**WRITTEN PROBLEM**:
Turn the rows below into a numbered list, leaving out the blank lines.

**LISTED ENTRIES**:
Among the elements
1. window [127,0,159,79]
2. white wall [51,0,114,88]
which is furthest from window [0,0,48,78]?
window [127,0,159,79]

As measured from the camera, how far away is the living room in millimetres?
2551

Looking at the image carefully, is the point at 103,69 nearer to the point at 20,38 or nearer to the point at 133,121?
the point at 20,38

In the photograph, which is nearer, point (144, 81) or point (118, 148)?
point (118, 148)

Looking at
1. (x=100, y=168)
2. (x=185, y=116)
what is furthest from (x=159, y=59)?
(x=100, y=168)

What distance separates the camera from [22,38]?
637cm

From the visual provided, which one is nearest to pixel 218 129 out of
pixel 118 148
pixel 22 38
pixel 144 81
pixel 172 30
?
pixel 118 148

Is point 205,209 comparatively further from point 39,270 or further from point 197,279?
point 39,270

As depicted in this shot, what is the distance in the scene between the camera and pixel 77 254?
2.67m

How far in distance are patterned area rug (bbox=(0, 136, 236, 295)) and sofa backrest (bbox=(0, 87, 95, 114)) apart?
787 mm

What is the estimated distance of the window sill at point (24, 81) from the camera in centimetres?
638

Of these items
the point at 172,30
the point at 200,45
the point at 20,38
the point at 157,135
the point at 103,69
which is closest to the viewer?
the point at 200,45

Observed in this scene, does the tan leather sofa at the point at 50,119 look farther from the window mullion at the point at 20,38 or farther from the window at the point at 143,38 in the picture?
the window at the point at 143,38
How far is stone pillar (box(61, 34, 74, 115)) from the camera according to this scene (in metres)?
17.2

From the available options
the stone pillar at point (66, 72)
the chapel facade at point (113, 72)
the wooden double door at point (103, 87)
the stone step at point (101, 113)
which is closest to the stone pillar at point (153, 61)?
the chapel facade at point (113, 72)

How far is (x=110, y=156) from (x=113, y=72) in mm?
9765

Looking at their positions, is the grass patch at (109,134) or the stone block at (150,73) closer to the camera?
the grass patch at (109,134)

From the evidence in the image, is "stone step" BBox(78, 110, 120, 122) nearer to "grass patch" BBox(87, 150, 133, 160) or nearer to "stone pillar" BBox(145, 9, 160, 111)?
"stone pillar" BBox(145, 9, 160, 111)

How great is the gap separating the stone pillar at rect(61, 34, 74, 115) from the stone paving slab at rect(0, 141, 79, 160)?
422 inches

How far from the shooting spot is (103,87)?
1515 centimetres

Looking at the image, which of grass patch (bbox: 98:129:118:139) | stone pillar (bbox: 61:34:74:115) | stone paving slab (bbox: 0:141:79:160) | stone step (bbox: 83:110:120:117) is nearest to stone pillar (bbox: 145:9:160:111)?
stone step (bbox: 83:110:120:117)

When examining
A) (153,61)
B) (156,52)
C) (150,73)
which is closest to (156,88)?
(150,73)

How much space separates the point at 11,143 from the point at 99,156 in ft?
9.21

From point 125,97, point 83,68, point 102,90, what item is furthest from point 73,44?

**TASK OUTPUT**:
1. Among the elements
2. 1. window [127,0,159,79]
3. 2. white wall [51,0,114,88]
4. which is furthest from window [0,0,48,78]?
5. window [127,0,159,79]
6. As measured from the camera, how far away is the living room in millimetres?
7. 2551
8. Looking at the image carefully, is the point at 103,69 nearer to the point at 20,38 or nearer to the point at 133,121?
9. the point at 20,38
10. In the photograph, which is nearer, point (144, 81) or point (118, 148)?
11. point (118, 148)
12. Looking at
13. 1. (x=100, y=168)
14. 2. (x=185, y=116)
15. what is furthest from (x=159, y=59)?
16. (x=100, y=168)
17. What distance separates the camera from [22,38]?
18. 637cm
19. From the visual provided, which one is nearest to pixel 218 129 out of
20. pixel 118 148
21. pixel 22 38
22. pixel 144 81
23. pixel 172 30
24. ?
25. pixel 118 148
26. Is point 205,209 comparatively further from point 39,270 or further from point 197,279?
27. point 39,270
28. As depicted in this shot, what is the distance in the scene between the camera and pixel 77 254?
29. 2.67m
30. How far in distance are patterned area rug (bbox=(0, 136, 236, 295)) and sofa backrest (bbox=(0, 87, 95, 114)) apart?
31. 787 mm
32. What is the estimated distance of the window sill at point (24, 81) from the camera in centimetres?
33. 638
34. Of these items
35. the point at 172,30
36. the point at 200,45
37. the point at 20,38
38. the point at 157,135
39. the point at 103,69
40. which is closest to the viewer?
41. the point at 200,45
42. Observed in this scene, does the tan leather sofa at the point at 50,119 look farther from the window mullion at the point at 20,38 or farther from the window at the point at 143,38 in the picture?
43. the window at the point at 143,38
44. How far is stone pillar (box(61, 34, 74, 115)) from the camera according to this scene (in metres)?
45. 17.2
46. From the available options
47. the stone pillar at point (66, 72)
48. the chapel facade at point (113, 72)
49. the wooden double door at point (103, 87)
50. the stone step at point (101, 113)
51. which is closest to the stone pillar at point (153, 61)?
52. the chapel facade at point (113, 72)
53. How far is (x=110, y=156) from (x=113, y=72) in mm?
54. 9765
55. Looking at their positions, is the grass patch at (109,134) or the stone block at (150,73) closer to the camera?
56. the grass patch at (109,134)
57. From the evidence in the image, is "stone step" BBox(78, 110, 120, 122) nearer to "grass patch" BBox(87, 150, 133, 160) or nearer to "stone pillar" BBox(145, 9, 160, 111)?
58. "stone pillar" BBox(145, 9, 160, 111)
59. How great is the gap separating the stone pillar at rect(61, 34, 74, 115) from the stone paving slab at rect(0, 141, 79, 160)?
60. 422 inches
61. How far from the shooting spot is (103,87)?
62. 1515 centimetres
63. Looking at the image, which of grass patch (bbox: 98:129:118:139) | stone pillar (bbox: 61:34:74:115) | stone paving slab (bbox: 0:141:79:160) | stone step (bbox: 83:110:120:117) is nearest to stone pillar (bbox: 145:9:160:111)?
64. stone step (bbox: 83:110:120:117)
65. When examining
66. A) (153,61)
67. B) (156,52)
68. C) (150,73)
69. which is closest to (156,88)?
70. (150,73)
71. How much space separates the point at 11,143 from the point at 99,156 in ft?
72. 9.21
73. From point 125,97, point 83,68, point 102,90, what item is furthest from point 73,44?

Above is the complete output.